Cauliflower Potato Curry

Cauliflower Potato Curry
From Asparagus to Zucchini

2 tablespoons peanut oil
1 teaspoon each: curry powder, tumeric, cumin, dried thyme
1/4 teaspoon cayenne pepper
2/3 cup chopped onion
1 teaspoon minced garlic
2 cups cubed waxy potatoes
1 cup vegetable (or chicken) stock
2 cups chopped cauliflower
1 medium carrot, chopped
2 slices fresh gingerroot, minced
1 tablespoon fresh lemon juice salt and freshly ground black pepper

Heat oil in deep skillet. Stir in dry spices. Add onion and garlic; cook over medium heat until tender. Add potatoes and stock, cover and cook 10 minutes. Stir in cauliflower, carrot and ginger. Cover and cook 10 minutes, stirring often. Remove cover; continue to simmer until most of the liquid has evaporated. Stir in lemon juice. Season to taste with salt and pepper. Serve over white rice and top with green onion.

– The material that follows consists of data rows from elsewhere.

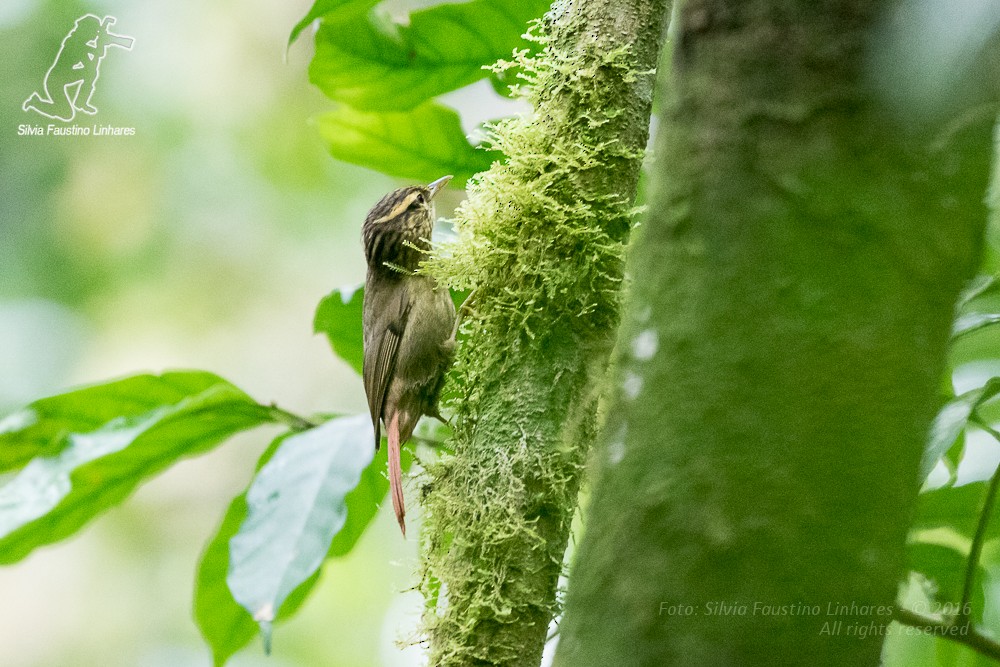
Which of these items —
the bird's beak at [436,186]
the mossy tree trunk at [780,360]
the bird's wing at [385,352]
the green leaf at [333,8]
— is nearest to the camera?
the mossy tree trunk at [780,360]

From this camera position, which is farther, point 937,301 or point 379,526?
point 379,526

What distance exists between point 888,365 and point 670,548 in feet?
0.89

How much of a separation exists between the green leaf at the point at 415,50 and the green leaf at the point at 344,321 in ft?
1.72

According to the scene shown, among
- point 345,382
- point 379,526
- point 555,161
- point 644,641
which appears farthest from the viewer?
point 345,382

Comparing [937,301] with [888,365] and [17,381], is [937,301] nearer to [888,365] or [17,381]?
[888,365]

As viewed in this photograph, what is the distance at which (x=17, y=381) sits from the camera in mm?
7344

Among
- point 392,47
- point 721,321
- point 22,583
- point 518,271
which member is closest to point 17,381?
point 22,583

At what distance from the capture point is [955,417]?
5.00 ft

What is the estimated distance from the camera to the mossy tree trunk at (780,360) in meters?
0.84

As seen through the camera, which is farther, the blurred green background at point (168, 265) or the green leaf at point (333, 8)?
the blurred green background at point (168, 265)

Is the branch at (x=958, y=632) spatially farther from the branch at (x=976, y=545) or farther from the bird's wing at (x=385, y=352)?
the bird's wing at (x=385, y=352)

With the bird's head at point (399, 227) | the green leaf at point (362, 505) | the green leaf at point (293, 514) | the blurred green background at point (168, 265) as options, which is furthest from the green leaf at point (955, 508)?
the blurred green background at point (168, 265)

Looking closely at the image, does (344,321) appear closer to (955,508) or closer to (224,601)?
(224,601)

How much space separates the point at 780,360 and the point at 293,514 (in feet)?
4.65
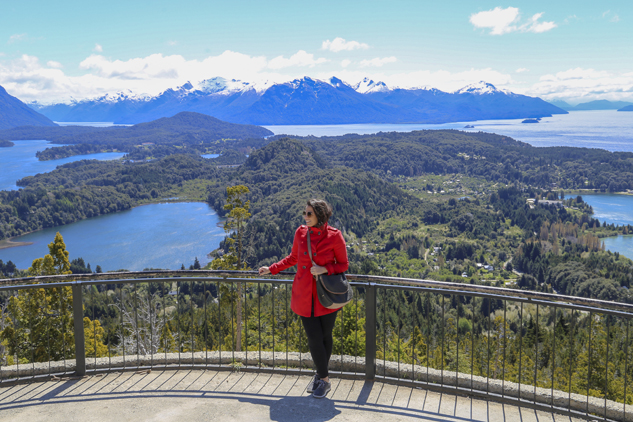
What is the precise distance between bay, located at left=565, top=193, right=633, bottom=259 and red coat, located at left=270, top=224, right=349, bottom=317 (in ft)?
466

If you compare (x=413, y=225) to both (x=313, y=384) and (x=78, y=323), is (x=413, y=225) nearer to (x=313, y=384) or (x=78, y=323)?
(x=313, y=384)

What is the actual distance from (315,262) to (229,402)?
1645mm

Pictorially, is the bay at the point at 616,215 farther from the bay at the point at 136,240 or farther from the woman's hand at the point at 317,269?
the woman's hand at the point at 317,269

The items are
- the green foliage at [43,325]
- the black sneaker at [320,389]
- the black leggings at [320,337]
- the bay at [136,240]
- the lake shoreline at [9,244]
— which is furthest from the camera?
the lake shoreline at [9,244]

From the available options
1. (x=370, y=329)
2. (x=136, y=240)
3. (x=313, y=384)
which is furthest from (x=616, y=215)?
(x=313, y=384)

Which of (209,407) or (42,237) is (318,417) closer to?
(209,407)

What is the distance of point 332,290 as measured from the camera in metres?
4.10

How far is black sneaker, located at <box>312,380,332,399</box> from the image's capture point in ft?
14.7

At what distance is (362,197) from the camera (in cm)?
18312

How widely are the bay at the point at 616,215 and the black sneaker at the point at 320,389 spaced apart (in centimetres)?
14182

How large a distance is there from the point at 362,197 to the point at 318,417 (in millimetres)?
180099

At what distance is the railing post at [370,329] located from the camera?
15.5ft

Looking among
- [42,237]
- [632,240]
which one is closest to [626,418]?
[42,237]

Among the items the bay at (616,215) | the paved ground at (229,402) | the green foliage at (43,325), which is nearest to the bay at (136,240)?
the green foliage at (43,325)
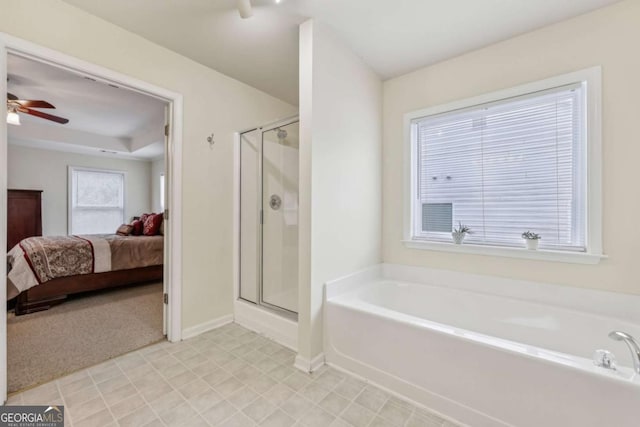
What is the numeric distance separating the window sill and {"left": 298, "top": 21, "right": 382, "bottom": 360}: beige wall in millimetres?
512

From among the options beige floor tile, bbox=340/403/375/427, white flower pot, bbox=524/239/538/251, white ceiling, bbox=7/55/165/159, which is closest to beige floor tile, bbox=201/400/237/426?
beige floor tile, bbox=340/403/375/427

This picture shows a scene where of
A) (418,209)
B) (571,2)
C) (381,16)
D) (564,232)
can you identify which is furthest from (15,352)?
(571,2)

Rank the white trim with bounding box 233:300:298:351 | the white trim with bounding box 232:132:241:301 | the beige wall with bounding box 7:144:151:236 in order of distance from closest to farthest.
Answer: the white trim with bounding box 233:300:298:351
the white trim with bounding box 232:132:241:301
the beige wall with bounding box 7:144:151:236

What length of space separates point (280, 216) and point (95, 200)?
5332mm

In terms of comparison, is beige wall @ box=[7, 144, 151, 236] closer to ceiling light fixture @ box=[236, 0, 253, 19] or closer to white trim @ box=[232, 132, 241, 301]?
white trim @ box=[232, 132, 241, 301]

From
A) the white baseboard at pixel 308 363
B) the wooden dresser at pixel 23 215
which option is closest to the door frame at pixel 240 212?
the white baseboard at pixel 308 363

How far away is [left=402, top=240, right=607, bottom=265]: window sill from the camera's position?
1772 mm

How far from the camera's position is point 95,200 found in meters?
5.66

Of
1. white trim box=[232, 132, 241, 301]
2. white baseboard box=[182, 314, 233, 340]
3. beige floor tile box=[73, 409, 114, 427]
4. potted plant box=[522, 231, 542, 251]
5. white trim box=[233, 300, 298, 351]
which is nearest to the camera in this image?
beige floor tile box=[73, 409, 114, 427]

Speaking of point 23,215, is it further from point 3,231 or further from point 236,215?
point 236,215

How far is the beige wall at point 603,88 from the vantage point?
164cm

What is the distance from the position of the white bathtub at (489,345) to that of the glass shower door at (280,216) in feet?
2.02

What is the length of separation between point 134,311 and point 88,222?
12.9ft

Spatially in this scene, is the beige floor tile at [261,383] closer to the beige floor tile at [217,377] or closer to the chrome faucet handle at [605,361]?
the beige floor tile at [217,377]
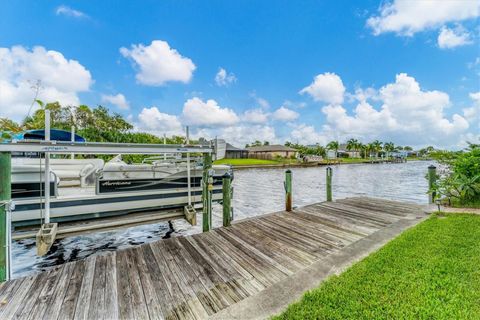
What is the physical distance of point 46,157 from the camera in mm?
3717

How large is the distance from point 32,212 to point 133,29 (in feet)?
54.1

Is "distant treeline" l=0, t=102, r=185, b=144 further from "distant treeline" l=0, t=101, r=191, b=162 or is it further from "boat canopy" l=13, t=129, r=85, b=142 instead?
"boat canopy" l=13, t=129, r=85, b=142

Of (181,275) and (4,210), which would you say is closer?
(4,210)

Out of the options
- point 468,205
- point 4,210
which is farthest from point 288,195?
point 4,210

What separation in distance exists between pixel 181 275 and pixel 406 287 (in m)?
2.64

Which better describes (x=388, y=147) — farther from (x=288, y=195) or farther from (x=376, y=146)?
(x=288, y=195)

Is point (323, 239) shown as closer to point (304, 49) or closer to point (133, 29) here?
point (133, 29)

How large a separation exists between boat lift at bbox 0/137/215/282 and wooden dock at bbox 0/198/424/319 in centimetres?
54

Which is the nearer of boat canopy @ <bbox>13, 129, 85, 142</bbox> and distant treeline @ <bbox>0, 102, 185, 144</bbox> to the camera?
boat canopy @ <bbox>13, 129, 85, 142</bbox>

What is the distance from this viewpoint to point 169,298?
93.0 inches

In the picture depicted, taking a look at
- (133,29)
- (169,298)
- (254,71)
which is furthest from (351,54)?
(169,298)

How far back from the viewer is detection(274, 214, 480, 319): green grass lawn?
6.36 feet

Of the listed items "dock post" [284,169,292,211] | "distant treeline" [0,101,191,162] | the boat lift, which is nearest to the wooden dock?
the boat lift

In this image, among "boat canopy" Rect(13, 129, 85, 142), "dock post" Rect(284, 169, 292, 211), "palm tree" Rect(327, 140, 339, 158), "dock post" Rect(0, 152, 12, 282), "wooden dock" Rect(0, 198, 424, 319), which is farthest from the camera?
"palm tree" Rect(327, 140, 339, 158)
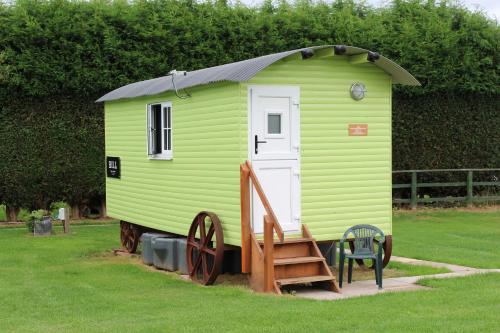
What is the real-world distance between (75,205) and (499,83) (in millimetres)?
10919

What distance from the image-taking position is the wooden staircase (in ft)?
32.8

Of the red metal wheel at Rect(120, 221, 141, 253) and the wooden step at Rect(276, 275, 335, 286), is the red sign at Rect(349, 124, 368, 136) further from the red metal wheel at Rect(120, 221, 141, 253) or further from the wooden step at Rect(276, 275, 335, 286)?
the red metal wheel at Rect(120, 221, 141, 253)

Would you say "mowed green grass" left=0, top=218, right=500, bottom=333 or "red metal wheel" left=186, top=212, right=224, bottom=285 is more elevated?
"red metal wheel" left=186, top=212, right=224, bottom=285

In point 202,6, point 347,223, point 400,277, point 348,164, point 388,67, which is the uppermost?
point 202,6

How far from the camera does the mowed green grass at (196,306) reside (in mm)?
7875

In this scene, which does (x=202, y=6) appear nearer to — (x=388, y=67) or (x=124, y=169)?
(x=124, y=169)

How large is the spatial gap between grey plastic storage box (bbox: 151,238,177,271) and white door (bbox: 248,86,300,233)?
6.92 feet

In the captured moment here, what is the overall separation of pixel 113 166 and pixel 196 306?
256 inches

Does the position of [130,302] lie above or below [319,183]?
below

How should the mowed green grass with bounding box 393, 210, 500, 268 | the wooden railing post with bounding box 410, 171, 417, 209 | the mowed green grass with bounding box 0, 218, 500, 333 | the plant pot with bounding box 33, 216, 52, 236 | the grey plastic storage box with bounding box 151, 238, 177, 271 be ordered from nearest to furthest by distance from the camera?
the mowed green grass with bounding box 0, 218, 500, 333 < the grey plastic storage box with bounding box 151, 238, 177, 271 < the mowed green grass with bounding box 393, 210, 500, 268 < the plant pot with bounding box 33, 216, 52, 236 < the wooden railing post with bounding box 410, 171, 417, 209

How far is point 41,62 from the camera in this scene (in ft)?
58.0

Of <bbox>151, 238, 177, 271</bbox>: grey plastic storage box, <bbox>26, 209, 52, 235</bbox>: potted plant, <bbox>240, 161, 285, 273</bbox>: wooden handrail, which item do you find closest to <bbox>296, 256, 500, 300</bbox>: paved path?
<bbox>240, 161, 285, 273</bbox>: wooden handrail

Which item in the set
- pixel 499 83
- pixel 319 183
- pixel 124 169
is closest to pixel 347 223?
pixel 319 183

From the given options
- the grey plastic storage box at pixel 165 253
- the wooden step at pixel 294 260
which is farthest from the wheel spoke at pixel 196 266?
the wooden step at pixel 294 260
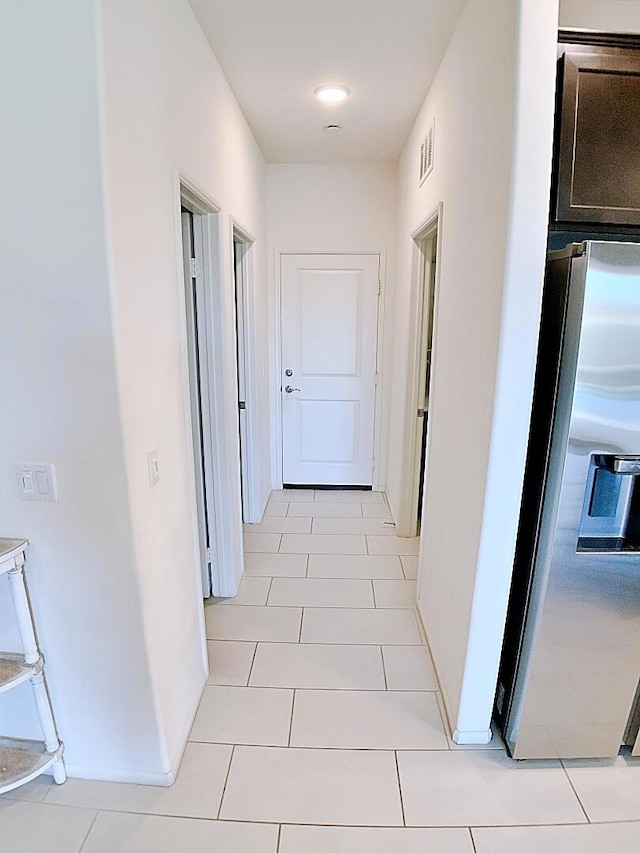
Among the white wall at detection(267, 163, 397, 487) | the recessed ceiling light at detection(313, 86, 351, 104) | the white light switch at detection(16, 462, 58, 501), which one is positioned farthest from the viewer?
the white wall at detection(267, 163, 397, 487)

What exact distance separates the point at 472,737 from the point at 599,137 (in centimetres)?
209

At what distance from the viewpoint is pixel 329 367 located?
410 centimetres

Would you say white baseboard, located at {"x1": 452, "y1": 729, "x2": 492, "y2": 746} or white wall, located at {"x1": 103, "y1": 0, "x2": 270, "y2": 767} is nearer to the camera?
white wall, located at {"x1": 103, "y1": 0, "x2": 270, "y2": 767}

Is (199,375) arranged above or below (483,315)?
below

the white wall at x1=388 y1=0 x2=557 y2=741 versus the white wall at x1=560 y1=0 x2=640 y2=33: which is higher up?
the white wall at x1=560 y1=0 x2=640 y2=33

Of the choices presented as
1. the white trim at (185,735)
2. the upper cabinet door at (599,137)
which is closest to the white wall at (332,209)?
the upper cabinet door at (599,137)

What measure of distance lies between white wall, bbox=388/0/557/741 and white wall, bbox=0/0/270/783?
1.04 meters

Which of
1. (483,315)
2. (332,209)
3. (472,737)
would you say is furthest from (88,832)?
(332,209)

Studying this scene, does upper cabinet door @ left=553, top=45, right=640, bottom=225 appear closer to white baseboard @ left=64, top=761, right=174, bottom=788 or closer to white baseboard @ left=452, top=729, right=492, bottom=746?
white baseboard @ left=452, top=729, right=492, bottom=746

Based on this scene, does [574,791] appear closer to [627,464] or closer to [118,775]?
[627,464]

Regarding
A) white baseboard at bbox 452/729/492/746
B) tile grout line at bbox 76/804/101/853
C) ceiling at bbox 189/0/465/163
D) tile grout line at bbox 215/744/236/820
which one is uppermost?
ceiling at bbox 189/0/465/163

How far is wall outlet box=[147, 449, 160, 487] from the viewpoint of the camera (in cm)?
151

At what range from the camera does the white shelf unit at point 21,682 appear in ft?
4.72

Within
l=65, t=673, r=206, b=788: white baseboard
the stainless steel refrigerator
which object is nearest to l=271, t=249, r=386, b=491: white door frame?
the stainless steel refrigerator
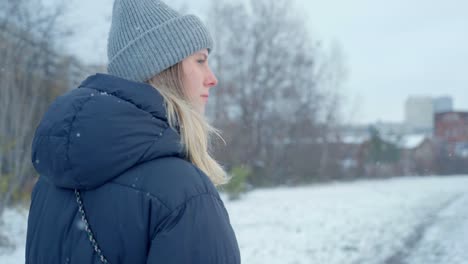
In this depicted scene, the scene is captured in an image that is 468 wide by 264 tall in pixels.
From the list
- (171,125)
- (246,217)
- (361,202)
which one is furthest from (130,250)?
(361,202)

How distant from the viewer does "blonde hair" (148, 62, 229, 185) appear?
1.23 meters

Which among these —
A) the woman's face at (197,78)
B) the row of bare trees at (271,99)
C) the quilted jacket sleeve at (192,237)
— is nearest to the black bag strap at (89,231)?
the quilted jacket sleeve at (192,237)

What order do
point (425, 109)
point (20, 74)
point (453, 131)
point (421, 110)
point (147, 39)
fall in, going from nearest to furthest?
point (147, 39)
point (20, 74)
point (425, 109)
point (421, 110)
point (453, 131)

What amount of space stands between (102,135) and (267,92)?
88.5ft

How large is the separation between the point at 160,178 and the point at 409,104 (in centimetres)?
3042

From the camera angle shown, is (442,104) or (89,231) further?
(442,104)

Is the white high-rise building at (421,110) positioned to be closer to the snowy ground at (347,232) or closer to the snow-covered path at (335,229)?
the snow-covered path at (335,229)

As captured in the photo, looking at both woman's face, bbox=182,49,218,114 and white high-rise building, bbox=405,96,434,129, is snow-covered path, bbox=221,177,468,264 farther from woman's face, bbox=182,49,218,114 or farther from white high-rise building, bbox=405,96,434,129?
white high-rise building, bbox=405,96,434,129

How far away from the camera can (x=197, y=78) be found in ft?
4.49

Cabbage Salad with Spicy Peanut Dressing

Cabbage Salad with Spicy Peanut Dressing

1 pound green cabbage (about 1/2 medium head), shredded fine
1 large carrot, peeled and grated
1 teaspoon table salt
2 tablespoons smooth peanut butter
2 tablespoons peanut oil
2 tablespoons rice vinegar
1 tablespoon soy sauce
1 teaspoon honey
2 medium cloves garlic, chopped coarse
1 1/2 inch piece ginger, peeled
1/2 jalapeño chile, halved and seeded
4 medium radishes, halved lengthwise and sliced thin
4 medium scallions, sliced thin
Table salt

Toss shredded cabbage, carrot, and 1 teaspoon salt in colander or large mesh strainer set over medium bowl. Let stand until cabbage wilts, at least 1 hour or up to 4 hours. Rinse cabbage and carrot under cold running water (or in large bowl of ice water if serving immediately). Press, but do not squeeze, to drain; pat dry with paper towels.

In bowl of food processor fitted with steel blade, puree peanut butter, oil, vinegar, soy sauce, honey, garlic, ginger, and jalapeño until smooth paste is formed. Toss cabbage and carrot, radishes, scallions, and dressing together in medium bowl. Season to taste with salt; cover and refrigerate until ready to serve.

Cucumber, Carrot and Red Onion Salad

Cucumber, Carrot and Red Onion Salad

4 cucumbers (about 2 pounds), peeled, leaving stripes of skin, and sliced thin (about 6 cups)
1 cup coarsely shredded carrot
1 cup paper-thin slices red onion
1/3 cup white-wine vinegar
3 tablespoons vegetable oil
1 1/2 teaspoons salt, or to taste
1 teaspoon sugar

In a bowl combine vegetables. In a small bowl stir together vinegar, oil, salt, sugar, and pepper to taste until salt and sugar are dissolved. Pour dressing over salad and toss to combine well. Chill salad, covered, stirring occasionally, at least 1 hour and up to 3 hours.